Movies Reviews
Featured
Sound of Metal Legendary
If you're wondering what the greatest degree of character development and growth can look like your search is over. An incredible story of having to overcome a traumatic life change and how it changes your relationship to those closest to you, yourself, and the world.
This earns a place on my sparse list of movies I'll re-watch just for the incredible natural acting and characters staying true to themselves and their limitations of growth. When Ruben makes a bad decision it's not hard believe and his good decisions come with some painstaking learning that it takes a long time to grow and develop. Nothing made me happier than the bittersweet ending of Ruben finding his place in the world and accepting that a life of silence can be just as beautiful as life of loudness (demonstrated by the loud digital shrieking of church bells to the quiet, peaceful, and more melodic silent swinging).
Studio Ghibli Films
Porco Rosso Legendary
Charming, romantic, heroic. My favorite Ghibli film but that may be for my strong bias of planes. Strong female roles were quite refreshing to me especially when the movie acknowledges it's bias against women and goes against it. A tale of redemption for a pilot with wounded honor.
The Wind Rises
Tales from Earthsea
Portrait of a Lady on Fire
The Alpinist Epic
An incredible short story of a legendary climber. Thrilling and motivating. It was a film that truly 'rocked' me to my core hahaha...
Sideways Poor
A movie about crappy depressed middle aged white men making their crappy depressed lives a little more crappy and depressed by making stupid alcoholic decisions earning themselves potentially the most crappy and depressed position in their lives. I have no idea what other critics see in this movie, maybe I have to re-watch it. But I see a bunch of sad middle aged men experience a slow burn into even sadder middle aged men.
From up on Poppy Hill
Castle in the Sky
Arcane
World War I & World War II Films
Greyhound Rare
What this movie lacks in depth it makes up for in realism, honesty, and raw feeling and emotion. Captain Krause is a character that stays true and remains at arm's length throughout the movie. It's true that we largely make up his feelings throughout the movie from hard gritty expressions but what else are we to realistically expect from a hardened captain trying to maintain the morale of his crew? It tells a story of trauma and a brave sea tale of the bravery and courage it takes to cross the Atlantic in World War 2.
Fury Poor
Character progression comes out of nowhere with no realistic progression or authenticity that they've experienced internal growth or change.

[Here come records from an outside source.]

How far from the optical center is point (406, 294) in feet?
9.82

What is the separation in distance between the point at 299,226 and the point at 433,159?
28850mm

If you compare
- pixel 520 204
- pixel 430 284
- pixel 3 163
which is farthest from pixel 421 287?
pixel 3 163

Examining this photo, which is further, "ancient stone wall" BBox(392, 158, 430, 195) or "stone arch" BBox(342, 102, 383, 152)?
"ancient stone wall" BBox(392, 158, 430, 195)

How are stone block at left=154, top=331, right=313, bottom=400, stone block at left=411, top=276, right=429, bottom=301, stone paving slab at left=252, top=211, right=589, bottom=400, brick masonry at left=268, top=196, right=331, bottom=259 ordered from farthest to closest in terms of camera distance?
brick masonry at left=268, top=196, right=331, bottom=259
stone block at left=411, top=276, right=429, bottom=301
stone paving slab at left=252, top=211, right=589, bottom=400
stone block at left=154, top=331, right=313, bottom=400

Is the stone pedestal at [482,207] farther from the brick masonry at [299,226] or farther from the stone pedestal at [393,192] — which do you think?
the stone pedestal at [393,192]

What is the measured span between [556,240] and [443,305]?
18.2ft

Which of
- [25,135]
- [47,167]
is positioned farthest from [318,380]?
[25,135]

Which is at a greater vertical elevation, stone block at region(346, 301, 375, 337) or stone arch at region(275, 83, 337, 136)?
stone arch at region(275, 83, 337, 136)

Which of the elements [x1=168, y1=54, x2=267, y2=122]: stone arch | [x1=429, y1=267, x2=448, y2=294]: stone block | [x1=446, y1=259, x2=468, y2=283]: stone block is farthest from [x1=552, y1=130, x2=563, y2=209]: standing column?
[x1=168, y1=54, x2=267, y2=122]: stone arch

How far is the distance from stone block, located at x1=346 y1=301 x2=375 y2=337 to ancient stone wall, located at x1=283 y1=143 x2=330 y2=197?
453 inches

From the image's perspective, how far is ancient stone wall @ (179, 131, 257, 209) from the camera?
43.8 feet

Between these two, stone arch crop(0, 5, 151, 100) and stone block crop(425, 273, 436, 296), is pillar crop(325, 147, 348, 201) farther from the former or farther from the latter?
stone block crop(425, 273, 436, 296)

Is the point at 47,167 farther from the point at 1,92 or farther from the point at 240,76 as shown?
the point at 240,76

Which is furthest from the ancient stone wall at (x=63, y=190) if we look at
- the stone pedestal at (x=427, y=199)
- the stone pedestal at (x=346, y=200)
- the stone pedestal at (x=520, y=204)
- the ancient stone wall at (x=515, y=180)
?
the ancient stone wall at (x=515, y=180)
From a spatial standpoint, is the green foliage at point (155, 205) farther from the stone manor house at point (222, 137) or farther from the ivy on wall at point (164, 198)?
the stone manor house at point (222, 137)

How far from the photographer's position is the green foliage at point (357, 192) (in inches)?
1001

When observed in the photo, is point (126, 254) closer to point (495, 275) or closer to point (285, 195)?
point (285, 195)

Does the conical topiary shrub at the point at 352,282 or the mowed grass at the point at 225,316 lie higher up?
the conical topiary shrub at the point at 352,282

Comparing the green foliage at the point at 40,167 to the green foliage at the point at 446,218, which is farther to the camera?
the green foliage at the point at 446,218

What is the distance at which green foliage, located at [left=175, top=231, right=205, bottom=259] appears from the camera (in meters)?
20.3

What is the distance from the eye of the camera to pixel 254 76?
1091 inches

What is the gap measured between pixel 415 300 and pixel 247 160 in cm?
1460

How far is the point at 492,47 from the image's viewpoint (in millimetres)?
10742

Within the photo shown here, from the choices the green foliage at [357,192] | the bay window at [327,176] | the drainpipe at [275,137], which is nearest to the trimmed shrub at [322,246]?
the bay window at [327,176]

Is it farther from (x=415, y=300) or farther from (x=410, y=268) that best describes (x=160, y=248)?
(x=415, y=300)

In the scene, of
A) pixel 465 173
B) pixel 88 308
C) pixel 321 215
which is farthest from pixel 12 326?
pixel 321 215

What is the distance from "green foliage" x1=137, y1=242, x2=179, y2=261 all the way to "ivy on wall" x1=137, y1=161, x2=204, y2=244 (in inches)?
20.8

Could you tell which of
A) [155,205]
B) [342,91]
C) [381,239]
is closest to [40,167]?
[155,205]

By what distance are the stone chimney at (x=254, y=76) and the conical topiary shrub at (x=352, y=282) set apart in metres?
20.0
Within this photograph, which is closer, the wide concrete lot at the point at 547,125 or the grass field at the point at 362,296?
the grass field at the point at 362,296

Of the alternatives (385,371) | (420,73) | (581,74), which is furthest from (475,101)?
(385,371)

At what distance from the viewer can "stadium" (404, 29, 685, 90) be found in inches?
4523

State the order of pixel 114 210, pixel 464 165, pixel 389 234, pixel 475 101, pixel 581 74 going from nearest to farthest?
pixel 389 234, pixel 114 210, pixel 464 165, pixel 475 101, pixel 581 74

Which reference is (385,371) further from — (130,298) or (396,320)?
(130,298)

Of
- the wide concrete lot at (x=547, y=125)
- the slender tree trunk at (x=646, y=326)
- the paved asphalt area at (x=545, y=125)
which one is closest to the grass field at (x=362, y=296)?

This is particularly true of the character Norman who's thrust into war with unrealistic outbursts of rebellion and then a sudden light switch flick into just another bland killing machine. Fight scenes are just that. Moments of mindless action just meant to thrill the audience and make up for the lack of realistic and integral character writing. But it gets at least two stars for spending all that budget blowing up Nazis.